**SELECTED EXTRACT**
Regarding lanes, have a look at thread #13 and tell me if the markings mentioned make sense to you

I don't think that it would have made a difference if it was a 3 lane or 2 lane roundabout, as long as the 2nd exit had 2 exit lanes (correct me if I’m wrong)

There's a lot of people have different opinions on roundabouts on this thread alone, most (imho) are right and most are conflicting, its hard to apply standard junction rules of the road because most cars are moving/exiting at speed on roundabouts as apposed to say a T junction were one car stationary

I couple of extra diagrams in the rules of the road book with more exits, more lanes etc would be very useful imho.


----------



## lynchtp (14 Apr 2006)

So if the following is the roundabout, the first exits is straight ahead, and there are two lanes entering and exiting. This picture is incorrect according to the rules of the road (and 'the clock'). 
[broken link removed]

But would anyone in there right mind start in the left lane for the 2nd exit (as per rotr)


----------



## Aidomoss (14 Apr 2006)

Nice butcher job on the diagram lynchtp!!!! That diagram has 4 exits in the rules of the road and yes everybody in there right mind should, when taking the 2nd exit, enter on the left lane. Its people like you that cause accidents on roudabouts when they don't know what there doing!!!

**GIVEN DATA**
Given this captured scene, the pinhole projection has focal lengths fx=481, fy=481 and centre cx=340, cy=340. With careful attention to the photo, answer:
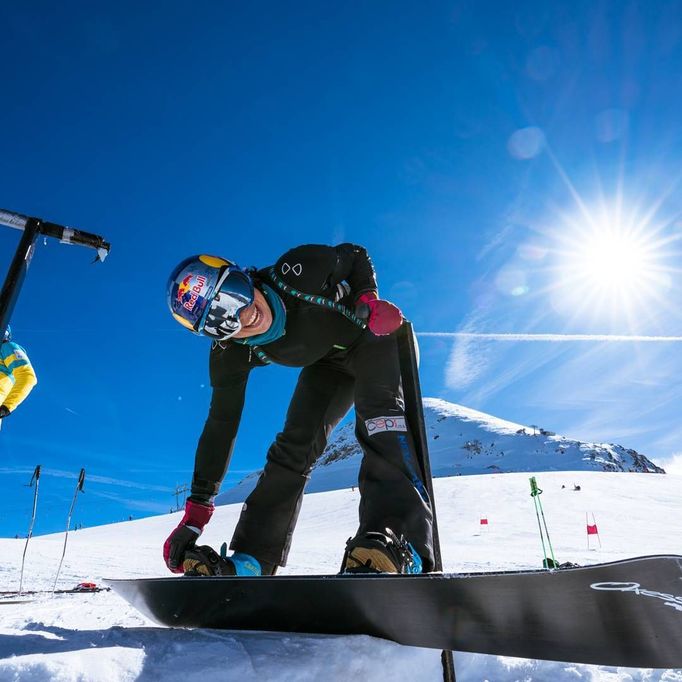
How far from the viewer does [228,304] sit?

**GIVEN REQUEST 1**
Using the roundabout thread, decide whether each statement below agrees with it, answering yes or no and quoting the exact words that settle it. (a) The opening post holds that a 3 lane roundabout would have made a difference compared with a 2 lane one. (b) In the roundabout lynchtp describes, there are two lanes entering and exiting. (c) Aidomoss states that the diagram in the rules of the road has 4 exits.
**GIVEN REQUEST 2**
Write the next part of the roundabout thread, continuing from its last post.

**WRITTEN ANSWER 1**
(a) No: "I don't think that it would have made a difference if it was a 3 lane or 2 lane roundabout"
(b) Yes: "there are two lanes entering and exiting"
(c) Yes: "That diagram has 4 exits in the rules of the road"

**WRITTEN ANSWER 2**
Mc, I see your point and that even confuses the issue more. Traffic lights on a roundabout are lethal!! Lanes marked that don't make sense!! From what you are saying i think the first lane is for 1st and 2nd exit while the 2nd lane is for 2nd exit only and 3rd and 4th lanes are for 3rd and subsequent exits!! I don't know the roundabout your taking about but thats what I make of it. Basically if the lanes have markings, obey the marking, i.e. 1st lane with left arrow only then you can only take the first exit. I think the majority of roundabouts don't have markings and I think (only my opinion) that tread 14 should be used. I would still like to hear from someone with an opinion on the 3 exits before "12 o'clock" senario!!!!


----------



## woods (14 Apr 2006)

Brendan said:
			
		

> I think it must just be Irish drivers. Apparently there are few accidents on the magic roundabout in Swindon.
> 
> Brendan


I can see this working during the day but it must be hell at night.


----------



## woods (14 Apr 2006)

mc-BigE said:
			
		

> Regarding lanes, have a look at thread #13 and tell me if the markings mentioned make sense to you


If you come on to this roundabout and want to take the 3rd exit you have to come on to it in either the first or 2nd lane to be sure to get a place leaving on to the exit. Otherwise you are at the mercy of the cars already in those lanes. 
The third and fourth lanes are designed for the people from west Cork who have come up to the city for the day and just as they get there they realise that they would be better off at home so decide to turn around.


----------



## MargeSimpson (15 Apr 2006)

Aidomoss said:
			
		

> I would still like to hear from someone with an opinion on the 3 exits before "12 o'clock" senario!!!!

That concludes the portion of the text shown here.